Vous avez dit amateurisme ? Non, je n’ai pas dit amateurisme !

 

Paris, le 30 mars 2023

 

Prosper INDO

Économiste,

Consultant international.

 

(1)   – Cf. Prosper Indo : Ci-gît le pays de Barthélémy Boganda, in Sangonet.com.

(2)   - Mémorandum remis au président Touadéra au sommet de Washington, du xx au xx décembre 2022. Bien que l'ambassadrice américaine auprès de la RCA démente l'utilisation du terme ultimatum, il faut bien considérer que la mise en place d'une date butoir constitue une menace sous condition. Joignant le geste à la parole, l’ancien président François Bozizé, exilé jusqu’alors au Tchad, a été exfiltré vers la Guinée Bissau. Dans le même mouvement, une délégation américaine conduite par l’ambassadrice Patricia Mahoney était à Bangui le 28 mars 2028, pour évoquer le partenariat bilatéral entre les deux pays dans le domaine de la diplomatie, le développement et la défense ; la règle des 3D !
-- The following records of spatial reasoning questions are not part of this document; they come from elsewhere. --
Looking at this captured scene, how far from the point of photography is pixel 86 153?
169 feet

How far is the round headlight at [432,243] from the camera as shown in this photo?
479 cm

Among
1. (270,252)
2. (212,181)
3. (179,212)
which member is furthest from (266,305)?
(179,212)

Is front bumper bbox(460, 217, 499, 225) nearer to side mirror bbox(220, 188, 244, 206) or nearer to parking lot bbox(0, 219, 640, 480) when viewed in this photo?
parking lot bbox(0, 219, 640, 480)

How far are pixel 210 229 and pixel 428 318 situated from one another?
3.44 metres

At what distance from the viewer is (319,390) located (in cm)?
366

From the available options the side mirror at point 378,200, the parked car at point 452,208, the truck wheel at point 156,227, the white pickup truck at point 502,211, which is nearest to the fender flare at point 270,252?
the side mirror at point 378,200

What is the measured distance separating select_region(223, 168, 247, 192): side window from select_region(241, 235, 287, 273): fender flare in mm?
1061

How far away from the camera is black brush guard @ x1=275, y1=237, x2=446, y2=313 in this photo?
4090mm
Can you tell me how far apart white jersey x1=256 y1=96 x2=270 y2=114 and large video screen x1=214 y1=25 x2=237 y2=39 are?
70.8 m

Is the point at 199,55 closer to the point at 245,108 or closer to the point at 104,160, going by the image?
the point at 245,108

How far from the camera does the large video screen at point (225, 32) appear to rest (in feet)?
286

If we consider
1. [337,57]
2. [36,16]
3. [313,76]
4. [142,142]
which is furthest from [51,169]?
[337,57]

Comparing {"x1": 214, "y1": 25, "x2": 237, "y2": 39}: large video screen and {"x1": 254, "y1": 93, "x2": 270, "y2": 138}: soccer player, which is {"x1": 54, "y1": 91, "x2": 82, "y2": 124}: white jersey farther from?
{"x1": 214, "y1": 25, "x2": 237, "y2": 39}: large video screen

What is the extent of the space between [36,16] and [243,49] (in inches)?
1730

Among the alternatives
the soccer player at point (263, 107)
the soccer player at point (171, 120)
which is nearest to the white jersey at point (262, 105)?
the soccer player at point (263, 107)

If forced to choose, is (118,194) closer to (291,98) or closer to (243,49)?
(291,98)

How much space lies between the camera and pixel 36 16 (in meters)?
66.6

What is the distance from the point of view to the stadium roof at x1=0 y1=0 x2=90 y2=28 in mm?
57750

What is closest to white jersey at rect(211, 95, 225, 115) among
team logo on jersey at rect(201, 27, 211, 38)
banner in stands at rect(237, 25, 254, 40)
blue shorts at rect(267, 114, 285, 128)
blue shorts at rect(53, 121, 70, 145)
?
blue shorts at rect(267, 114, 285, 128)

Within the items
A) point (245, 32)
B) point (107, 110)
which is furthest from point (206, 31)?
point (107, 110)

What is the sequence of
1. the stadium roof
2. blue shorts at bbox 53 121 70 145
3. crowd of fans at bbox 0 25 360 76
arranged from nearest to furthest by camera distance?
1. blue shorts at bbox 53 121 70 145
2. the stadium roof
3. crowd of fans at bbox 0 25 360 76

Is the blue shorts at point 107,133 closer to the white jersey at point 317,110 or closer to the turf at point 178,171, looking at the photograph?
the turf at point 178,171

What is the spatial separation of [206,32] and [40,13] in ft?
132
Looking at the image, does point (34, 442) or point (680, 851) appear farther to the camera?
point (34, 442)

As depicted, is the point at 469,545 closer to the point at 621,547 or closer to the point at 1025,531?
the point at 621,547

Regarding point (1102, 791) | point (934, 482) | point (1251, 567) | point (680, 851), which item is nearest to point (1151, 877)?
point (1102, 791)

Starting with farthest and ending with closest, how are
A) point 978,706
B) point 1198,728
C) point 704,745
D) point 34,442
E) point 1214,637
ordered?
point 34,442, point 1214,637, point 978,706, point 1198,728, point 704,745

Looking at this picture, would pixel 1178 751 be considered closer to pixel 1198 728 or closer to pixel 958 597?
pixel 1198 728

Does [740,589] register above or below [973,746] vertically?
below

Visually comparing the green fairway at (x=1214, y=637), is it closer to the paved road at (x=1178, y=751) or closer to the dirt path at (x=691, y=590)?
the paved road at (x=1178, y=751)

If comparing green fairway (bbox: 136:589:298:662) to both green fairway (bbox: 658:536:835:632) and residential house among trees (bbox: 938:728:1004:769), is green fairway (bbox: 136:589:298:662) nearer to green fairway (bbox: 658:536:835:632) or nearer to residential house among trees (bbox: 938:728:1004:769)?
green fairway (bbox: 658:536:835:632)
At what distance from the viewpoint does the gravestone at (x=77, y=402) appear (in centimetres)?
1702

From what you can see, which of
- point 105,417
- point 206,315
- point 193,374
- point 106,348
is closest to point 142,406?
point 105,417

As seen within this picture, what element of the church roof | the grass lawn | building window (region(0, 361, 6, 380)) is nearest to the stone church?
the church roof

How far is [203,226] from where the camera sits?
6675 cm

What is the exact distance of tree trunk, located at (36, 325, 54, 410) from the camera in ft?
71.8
(3)   - Il en est ainsi de la guerre d'Irak, de l'intervention de l'Otan en Libye, de la guerre en Afghanistan, etc. De même, malgré une cinquantaine d'interventions militaires et politiques en Afrique francophone, la France n'a fait qu'installer l'instabilité politique et les crises à répétition, au Mali, en Centrafrique, au Togo, au Bénin, en Côte d'Ivoire, au Cameroun, au Congo, au Tchad, voire au Burkina-Faso, etc.
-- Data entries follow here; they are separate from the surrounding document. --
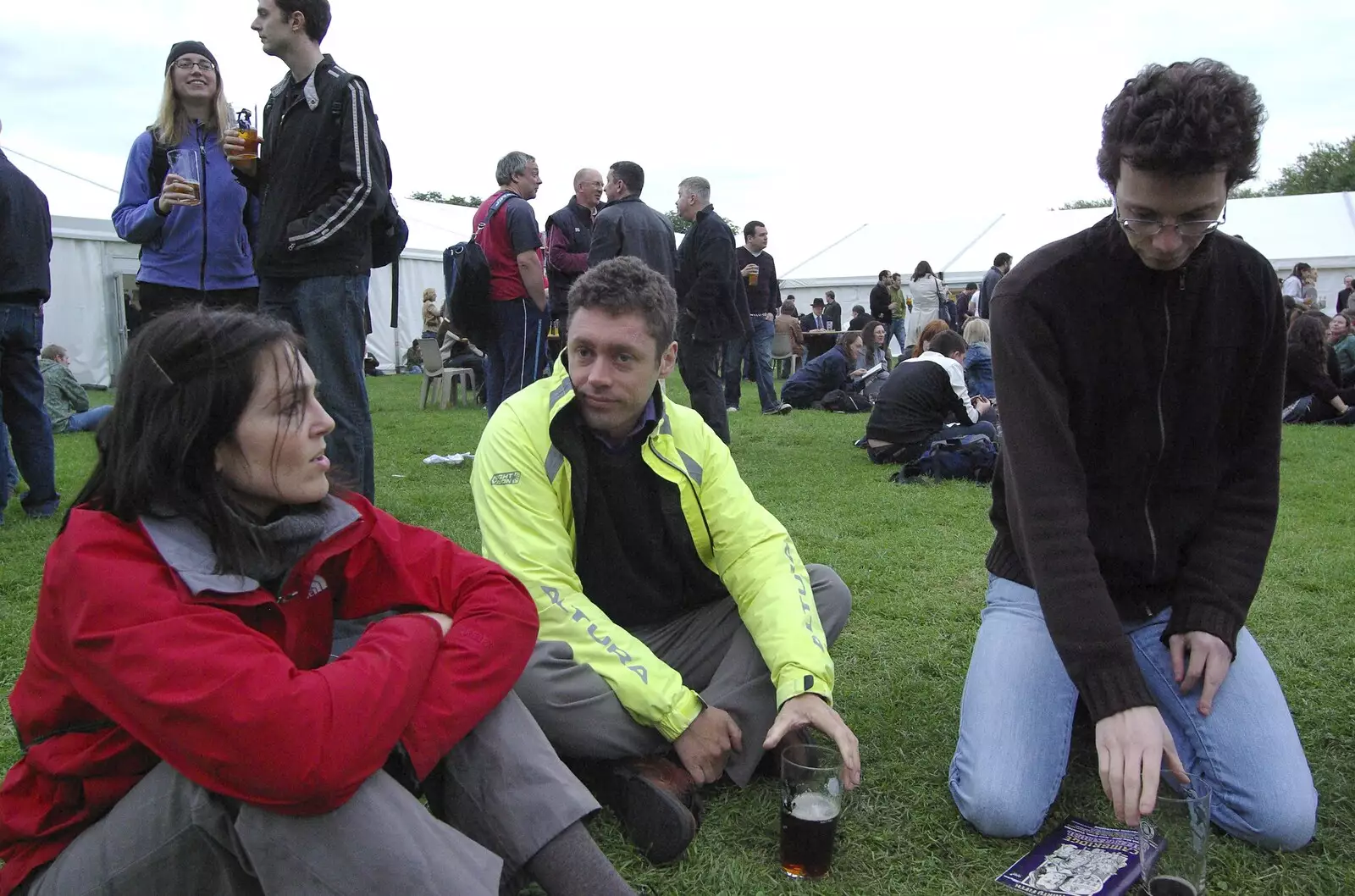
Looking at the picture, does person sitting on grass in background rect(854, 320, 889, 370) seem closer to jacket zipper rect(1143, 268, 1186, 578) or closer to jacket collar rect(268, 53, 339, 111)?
jacket collar rect(268, 53, 339, 111)

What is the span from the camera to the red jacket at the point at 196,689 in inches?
54.4

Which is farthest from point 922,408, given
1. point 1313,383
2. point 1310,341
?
point 1313,383

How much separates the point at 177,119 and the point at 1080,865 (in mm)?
4688

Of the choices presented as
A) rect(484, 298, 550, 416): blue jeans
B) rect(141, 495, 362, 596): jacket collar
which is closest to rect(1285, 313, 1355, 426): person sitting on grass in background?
rect(484, 298, 550, 416): blue jeans

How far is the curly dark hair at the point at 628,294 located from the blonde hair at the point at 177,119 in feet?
9.14

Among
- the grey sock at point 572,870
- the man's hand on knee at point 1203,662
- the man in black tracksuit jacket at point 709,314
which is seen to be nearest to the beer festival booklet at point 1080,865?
the man's hand on knee at point 1203,662

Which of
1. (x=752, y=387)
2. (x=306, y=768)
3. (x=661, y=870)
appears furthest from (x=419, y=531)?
(x=752, y=387)

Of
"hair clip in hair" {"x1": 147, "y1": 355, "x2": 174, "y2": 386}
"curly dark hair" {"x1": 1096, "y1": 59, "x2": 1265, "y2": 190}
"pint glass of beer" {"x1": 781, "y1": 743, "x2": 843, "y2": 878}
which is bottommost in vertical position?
"pint glass of beer" {"x1": 781, "y1": 743, "x2": 843, "y2": 878}

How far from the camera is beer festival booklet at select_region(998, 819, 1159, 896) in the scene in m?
2.00

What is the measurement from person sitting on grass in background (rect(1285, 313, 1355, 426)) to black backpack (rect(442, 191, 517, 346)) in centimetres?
766

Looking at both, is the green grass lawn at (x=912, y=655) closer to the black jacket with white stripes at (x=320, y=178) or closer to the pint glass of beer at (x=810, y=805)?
the pint glass of beer at (x=810, y=805)

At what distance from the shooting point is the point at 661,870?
213 centimetres

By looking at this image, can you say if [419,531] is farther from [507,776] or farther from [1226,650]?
[1226,650]

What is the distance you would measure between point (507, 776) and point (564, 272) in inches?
254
(4)   - Après avoir listé les innombrables dysfonctionnements de l’État centrafricain, Charles Massi posait en substance des questions simples : « Est-ce qu'il est nécessaire de s'en prendre aux Occidentaux lorsqu’on utilise les moyens de l’Etat pour son usage personnel ? En quoi sont-ils responsables de notre sous-développement lorsque nous détournons les fonds publics, en toute impunité ? Etc.

(5)   – En l’absence du chef de l’Etat, le président de l’assemblée nationale avait supplié, à genoux, les personnels de santé de reprendre leur service au nom de la santé de la population, sans qu’aucune concertation ne soit ouverte concernant leur réclamation relative à l’octroi d’une prime Covid-19 !

(6)   – On accuse les éléments de la société russe Wagner d’être à l’origine du sinistre, sur la foi d’images de caméra de surveillance filmant des hommes encagoulés mais portant les insignes du groupe russe de sécurité privé. On voit mal des hommes aguerris au combat de l’ombre faire preuve d’autant d’amateurisme, dans le cadre d’une guerre commerciale ! Il convient cependant de garder à l’esprit que la société Castel est poursuivi à Paris, accusée d’un financement occulte des groupes rebelles pour la protection de son entité sucrière, la SUCAF, située à 15 kilomètres de Bambari !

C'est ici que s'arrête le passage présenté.